The design has more structure compared to other forms of experimental treatmment, comprised of a single selected group under observation. In addition, careful measurement is done before the application of the experimental treatment, followed by measurement, with the design controlling only for the selection of subject and experimental mortality. In time for evaluation, the data will be collected through a survey, involving the answering of a questionnaire. The selected population sample will involve a group of 18 people from a healthcare firm with intensive work assignments for its employees who will be given the Mental Health Occupational Stress Scale. Studies identify poor management and supervision as well as lack of managerial support as some of the main stressors with regards to stress levels of mental health professionals (Christina & Konstantinos, 2009).
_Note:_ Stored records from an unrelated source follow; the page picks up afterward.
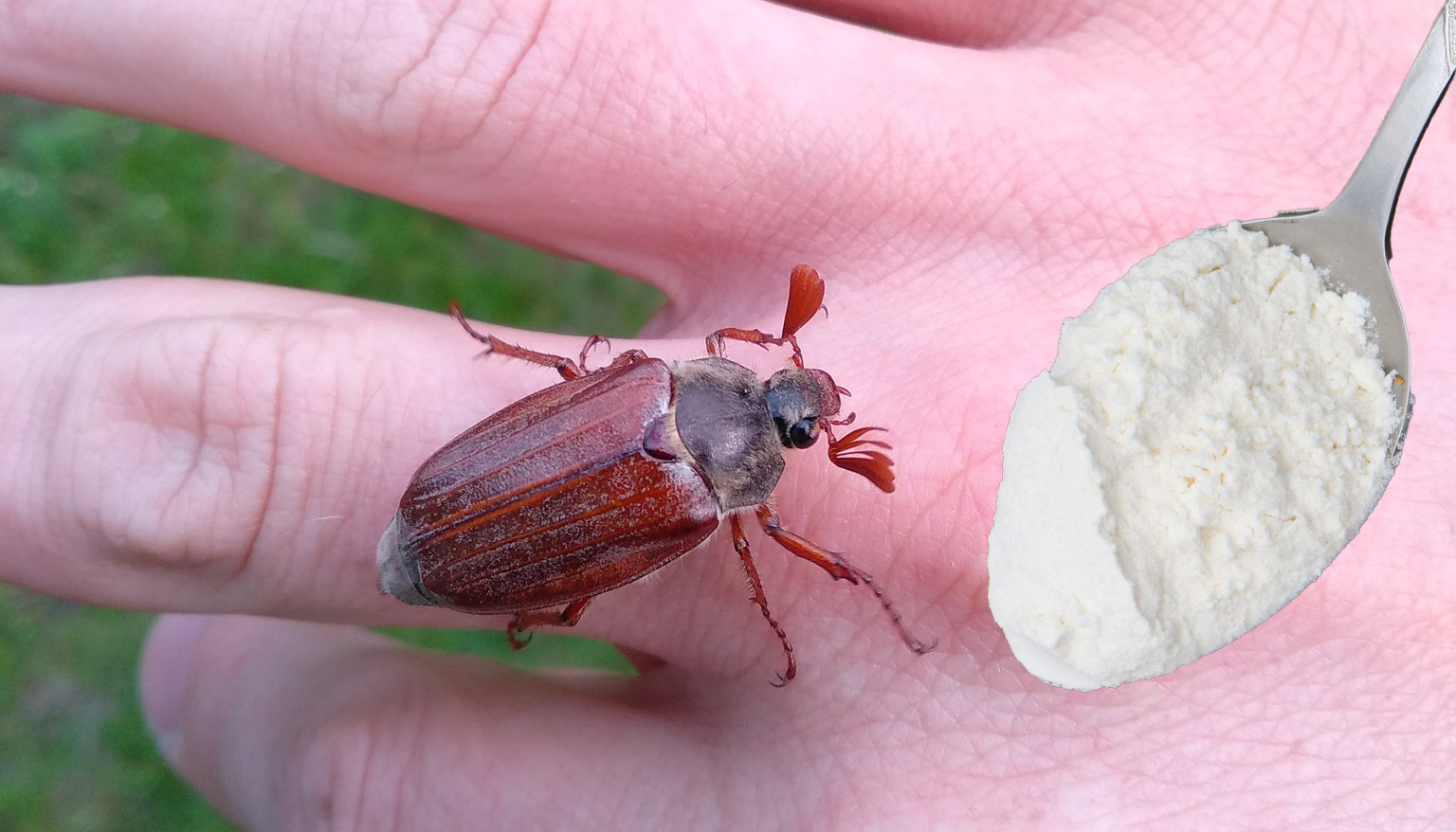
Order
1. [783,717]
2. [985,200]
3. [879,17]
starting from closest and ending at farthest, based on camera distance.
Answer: [783,717] → [985,200] → [879,17]

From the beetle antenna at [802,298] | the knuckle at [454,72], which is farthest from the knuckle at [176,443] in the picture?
the beetle antenna at [802,298]

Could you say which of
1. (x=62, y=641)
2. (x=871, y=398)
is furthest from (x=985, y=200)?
(x=62, y=641)

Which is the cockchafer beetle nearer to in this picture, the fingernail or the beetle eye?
the beetle eye

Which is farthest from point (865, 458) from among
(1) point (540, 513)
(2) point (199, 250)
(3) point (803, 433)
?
(2) point (199, 250)

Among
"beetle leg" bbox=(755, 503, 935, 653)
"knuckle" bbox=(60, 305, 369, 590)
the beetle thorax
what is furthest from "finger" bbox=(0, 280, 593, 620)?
"beetle leg" bbox=(755, 503, 935, 653)

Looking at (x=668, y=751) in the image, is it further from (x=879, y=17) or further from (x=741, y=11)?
(x=879, y=17)

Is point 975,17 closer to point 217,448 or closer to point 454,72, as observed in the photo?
point 454,72
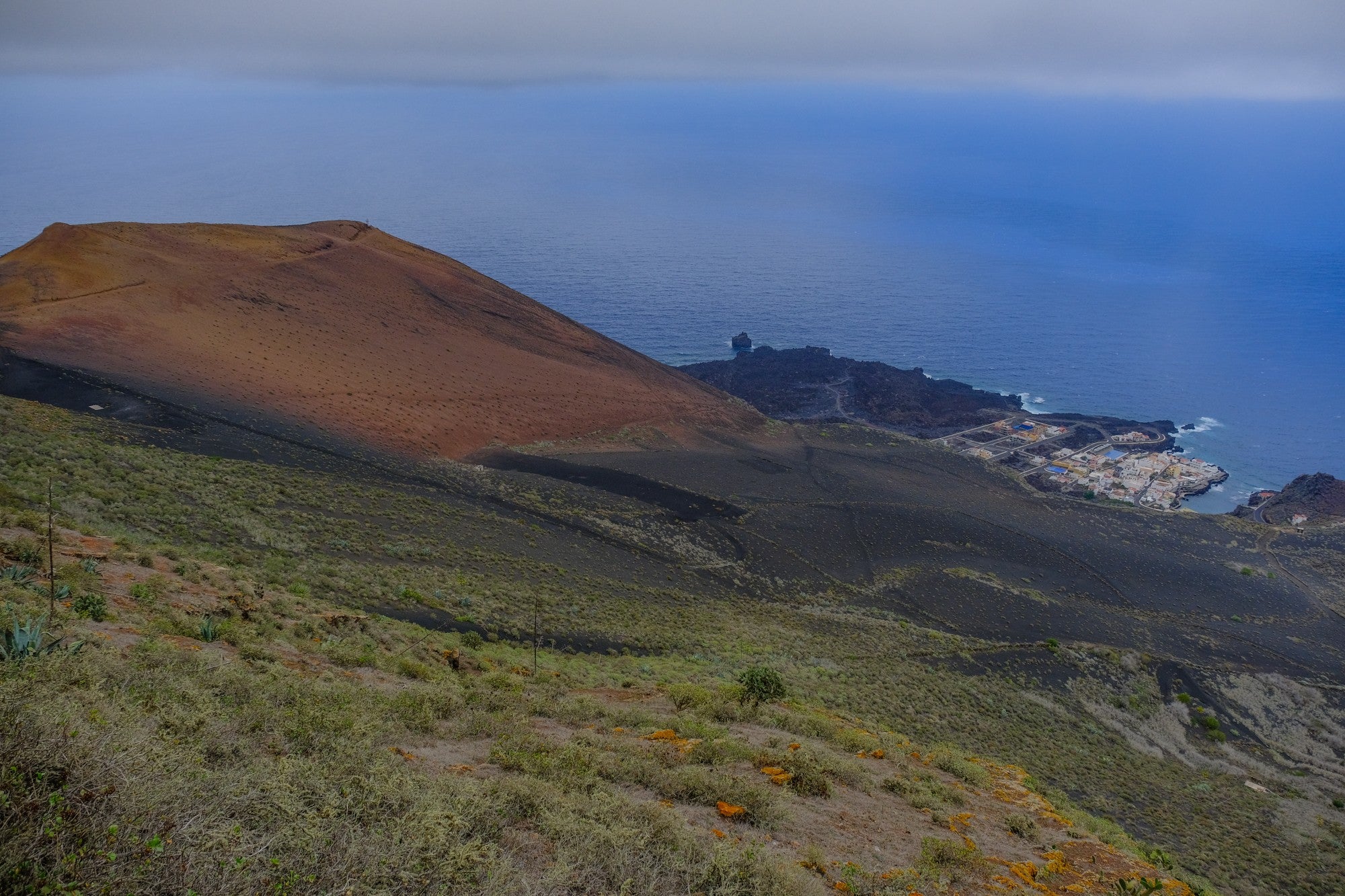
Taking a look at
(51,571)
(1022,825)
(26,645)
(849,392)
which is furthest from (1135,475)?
(26,645)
This will be done in a cycle of a duration spanning two weeks, for six to eight months where the outcome objectives will be re-assessed in light of new collected information and evidence. The threats to internal validity are tied to the measurement tool include the choice of the people chosen in the representative sample; as old associates in the chosen firm will have learnt to adapt to everyday workplace stress and, therefore, skewed results. Other factors include the personality or internal factors of the some subjects of the sample chosen as some may be naturally accustomed to dealing with stressful situations and, thus, the results will not show the impact of stress on them and its consequences.